**QUESTIONS TO ANSWER**
1. From the article on the Croke Park II union ballots, extract the passage starting with "The final result of" and going on through "results later today.".
2. Answer these questions using the article on the Croke Park II union ballots:
(a) How many members does the Association of Higher Civil and Public Servants have?
(b) Above what yearly salary would public servants face pay cuts under the proposed deal?
(c) By how much does the agreement aim to cut the state's payroll bill over three years?

[[ EXERCISE TEXT, beginning ]]

A union whose members face pay cuts under the Croke Park II deal have rejected the proposed agreement.
The Association of Higher Civil and Public Servants has overwhelmingly voted against the deal by a majority of 85pc, with 15pc in favour.
The union, which has over 3,000 members, holds a 1pc share of the 20 public service unions’ votes.
Earlier, two unions representing construction workers and plasterers became the first to back the Croke Park deal.
The Building and Allied Trades Union, representing 125 construction staff, have voted in favour of the deal by 72pc to 28pc against.
It said a key factor was the fact that its members' basic pay would not be hit by the proposals.
OPATSI, which represents over 50 plasterers in local authorities, the HSE, OPW and Department of Defence, said 66pc voted in favour, with 34pc against.
"If this deal isn't accepted the first thing government will do is make staff compulsorily redundant, and I've no doubt they'll hit our members first," said General Secretary Billy Wall.
However, both unions are among the smallest of the public sector unions, and hold less than 1pc of the vote each.
The proposed deal, if ratified by all the public sector unions, will mean pay cuts for public servants earning more than €65,000-a-year.
It also means freezes and delays in the payment of increments, extra working hours, cuts in premium pay, and more flexible redeployment arrangements.
The Government has warned it will legislate for pay cuts, in the region of 7pc, for all 290,000 public servants if the agreement is not carried.
The final result of the unions’ ballots will be revealed this week, and the deal will be rolled out from July if ratified.
Three unions have already voted against the agreement, which aims to cut the state's payroll bill by €1bn over three years.
They are the Teachers' Union of Ireland, the Medical Laboratory Scientists Association and the Technical, Engineering and Electrical Union.
The Irish Federation of University Teachers and the Civil, Public and Services Union are due to issue their ballot results later today.
The two unions have recommended that their unions reject the proposals.
However, the results of the ballots of the unions with the greatest voting strength, IMPACT and SIPTU, will not be released until tomorrow at the earliest.
The final result will be revealed when the Public Services Committee of the Irish Congress of Trade Unions meets on Wednesday.

[[ EXERCISE TEXT, end ]]
[[ DATASET, beginning ]]

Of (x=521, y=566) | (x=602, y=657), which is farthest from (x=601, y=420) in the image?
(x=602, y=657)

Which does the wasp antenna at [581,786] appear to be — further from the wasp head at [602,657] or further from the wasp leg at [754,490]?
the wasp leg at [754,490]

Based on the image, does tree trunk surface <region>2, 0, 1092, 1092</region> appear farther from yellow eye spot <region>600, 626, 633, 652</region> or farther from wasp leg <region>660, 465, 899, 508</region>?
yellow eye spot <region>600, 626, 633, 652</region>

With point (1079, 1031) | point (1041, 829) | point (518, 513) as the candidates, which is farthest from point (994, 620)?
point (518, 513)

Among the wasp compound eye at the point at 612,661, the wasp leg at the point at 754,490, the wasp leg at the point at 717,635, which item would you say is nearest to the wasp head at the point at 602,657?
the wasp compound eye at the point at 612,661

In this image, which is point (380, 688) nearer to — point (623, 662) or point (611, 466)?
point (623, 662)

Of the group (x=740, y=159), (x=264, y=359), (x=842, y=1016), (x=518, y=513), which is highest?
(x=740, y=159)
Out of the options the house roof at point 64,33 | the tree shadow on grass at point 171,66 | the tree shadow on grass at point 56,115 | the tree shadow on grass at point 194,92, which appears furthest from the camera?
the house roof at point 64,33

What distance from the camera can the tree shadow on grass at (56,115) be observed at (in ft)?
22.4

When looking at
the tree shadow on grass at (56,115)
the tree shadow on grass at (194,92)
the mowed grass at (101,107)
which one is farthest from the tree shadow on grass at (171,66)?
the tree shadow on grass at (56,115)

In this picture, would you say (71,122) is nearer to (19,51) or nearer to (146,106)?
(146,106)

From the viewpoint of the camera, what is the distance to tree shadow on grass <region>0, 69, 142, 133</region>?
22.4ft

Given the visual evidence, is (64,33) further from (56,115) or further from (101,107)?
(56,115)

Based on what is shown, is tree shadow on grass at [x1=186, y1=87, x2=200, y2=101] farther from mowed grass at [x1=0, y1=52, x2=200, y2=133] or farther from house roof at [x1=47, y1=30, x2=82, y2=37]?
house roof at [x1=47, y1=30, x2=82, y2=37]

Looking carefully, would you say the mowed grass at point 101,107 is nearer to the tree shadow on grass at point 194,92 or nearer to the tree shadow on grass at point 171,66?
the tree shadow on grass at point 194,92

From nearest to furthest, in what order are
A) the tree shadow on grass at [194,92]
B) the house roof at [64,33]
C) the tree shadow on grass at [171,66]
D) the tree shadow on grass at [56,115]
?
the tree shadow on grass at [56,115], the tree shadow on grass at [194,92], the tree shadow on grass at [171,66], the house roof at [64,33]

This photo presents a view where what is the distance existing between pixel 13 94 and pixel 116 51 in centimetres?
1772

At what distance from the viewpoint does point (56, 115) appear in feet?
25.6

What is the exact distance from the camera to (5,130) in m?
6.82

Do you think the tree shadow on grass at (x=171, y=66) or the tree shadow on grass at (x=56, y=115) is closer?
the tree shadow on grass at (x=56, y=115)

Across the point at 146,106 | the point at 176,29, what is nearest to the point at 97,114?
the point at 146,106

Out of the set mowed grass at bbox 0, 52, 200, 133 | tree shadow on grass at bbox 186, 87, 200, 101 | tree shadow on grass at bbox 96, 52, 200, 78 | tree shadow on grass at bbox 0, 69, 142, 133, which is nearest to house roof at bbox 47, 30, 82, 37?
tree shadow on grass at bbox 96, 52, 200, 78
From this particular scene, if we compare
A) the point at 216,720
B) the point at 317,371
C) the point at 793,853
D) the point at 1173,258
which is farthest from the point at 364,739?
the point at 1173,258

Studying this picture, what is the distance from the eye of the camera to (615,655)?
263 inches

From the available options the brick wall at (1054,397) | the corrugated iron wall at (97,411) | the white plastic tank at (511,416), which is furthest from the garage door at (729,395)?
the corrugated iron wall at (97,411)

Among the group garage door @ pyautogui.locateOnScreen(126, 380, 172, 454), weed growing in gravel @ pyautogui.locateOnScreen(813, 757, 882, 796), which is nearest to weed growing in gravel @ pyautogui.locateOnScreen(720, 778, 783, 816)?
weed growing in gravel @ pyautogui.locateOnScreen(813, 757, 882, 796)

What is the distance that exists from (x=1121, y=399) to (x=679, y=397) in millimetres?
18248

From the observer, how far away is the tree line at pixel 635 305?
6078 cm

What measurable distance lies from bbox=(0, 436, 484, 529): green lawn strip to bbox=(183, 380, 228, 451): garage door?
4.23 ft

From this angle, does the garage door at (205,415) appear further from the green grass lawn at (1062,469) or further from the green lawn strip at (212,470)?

[[ DATASET, end ]]

**EXERCISE RESULTS**
1.
The final result of the unions’ ballots will be revealed this week, and the deal will be rolled out from July if ratified.
Three unions have already voted against the agreement, which aims to cut the state's payroll bill by €1bn over three years.
They are the Teachers' Union of Ireland, the Medical Laboratory Scientists Association and the Technical, Engineering and Electrical Union.
The Irish Federation of University Teachers and the Civil, Public and Services Union are due to issue their ballot results later today.

2.
(a) Over 3,000
(b) €65,000 a year
(c) €1bn